* Extrait du document
⟨

C'est que Woody s'est lancé un vrai défi : certes, ce n'est pas la première fois qu'il tourne à Paris (avant cela il y avait posé ses caméras pour Tout le monde dit I love you en 1996 puis Minuit à Paris en 2011), et il adore la France qui lui a toujours réservé un bon accueil (du moins jusqu'à Rifkin's Festival, son dernier opus, sorti en catimini (faute de distributeur assez courageux pour assumer son soutien). En revanche, c'est la première fois qu'il dirige un casting entièrement français et qui disent ses dialogues en français.

Il a même pour le coup accepté que ses comédiens révisent un peu leur texte pour corriger des expressions qui auraient manqué de naturel. Toutefois, ce changement de méthode a abouti à quelque chose de parfois déconcertant. L'exemple le plus frappant est l'absence total de bons mots, ces répliques pleines d'esprit dont Allen a le secret. De ce strict point de vue, Coup de Chance est sans doute son film le moins ouvertement drôle depuis longtemps, comme s'il s'était retenu ou simplement comme s'il avait préféré s'appuyer sur le récit et rien que lui.

L'intrigue évoque Match Point, référence assumée par Allen : on suit deux amants et un mari jaloux dans une histoire où le hasard joue un rôle important. Tout est parfaitement résumé par une phrase qu'aime répéter Jean : "la chance, ça se provoque." On appréciera l'ironie quand on verra quel sort attend ce mari qui considère, même s'il le nie, comme un trophée et qui s'emploie ensuite à éliminer l'amant de celle-ci puis sa belle-mère, trop curieuse.

Le film respecte la structure en trois actes avec 1/ le début de l'adultère ; 2/ l'assassinat de l'amant ; et 3/ l'enquête de la belle-mère. Chacune des deux premières parties est racontée de manière très sobre, économe, sans aucune ironie, tandis que le dernier tiers voit une investigation plus burlesque et au dénouement aussi abrupt qu'ironique. C'est la différence majeure avec Match Point qui assumait une part étonnante de tragédie, jusqu'au-boutiste, avec laquelle ne peut rivaliser Coup de Chance, moins charnel, moins radical.

Woody Allen semble un peu réservé sur jusqu'où il peut aller ici, comme si l'âge ou peut-être la barrière de la langue (ou le poids de sa réputation salie) le retenaient. La romance entre Alain et Fanny est finalement montrée de façon très sage, très loin des étreintes entre Scarlett Johansson et Jonathan Rhys-Meyer. En revanche, quand il s'engage dans la dernière ligne droite, Allen se lâche un peu plus grâce au personnage de la belle-mère, Camille, dont les méthodes maladroites et peu discrètes d'enquêtrice font sourire volontairement et apportent un contraste avec la toute fin du film.

⟩

* Données de l'exercice
⟨

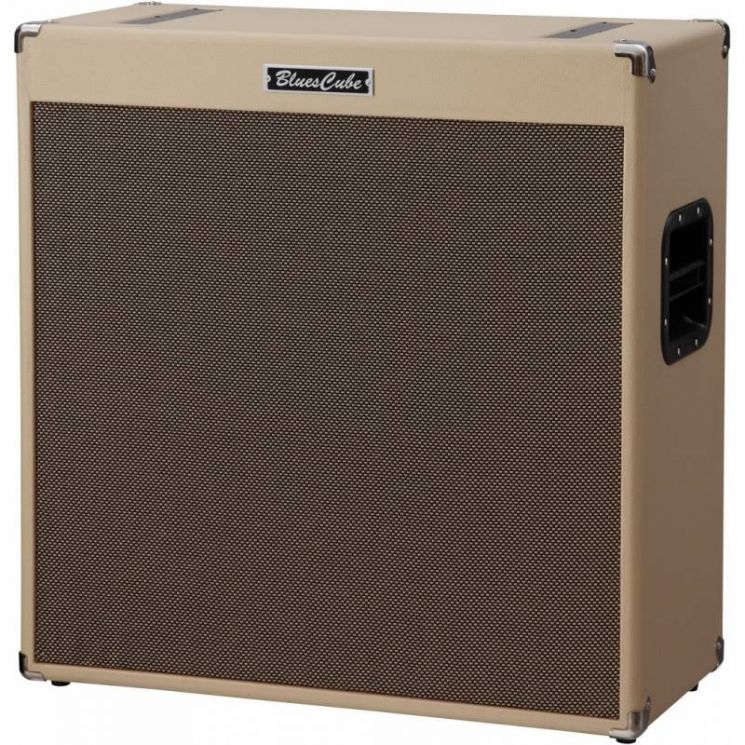 ROLAND  BC-CAB410B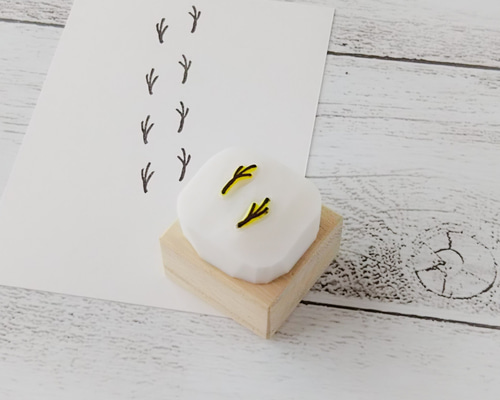 1_920cd3a1f3bc9ec5c5cd4bac968a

⟩

* Votre tâche
Traduisez en anglais cette phrase de la critique de Coup de Chance : « Il a même pour le coup accepté que ses comédiens révisent un peu leur texte pour corriger des expressions qui auraient manqué de naturel. »

* Corrigé
This time he even agreed to let his actors revise their lines a little to correct expressions that would have sounded unnatural.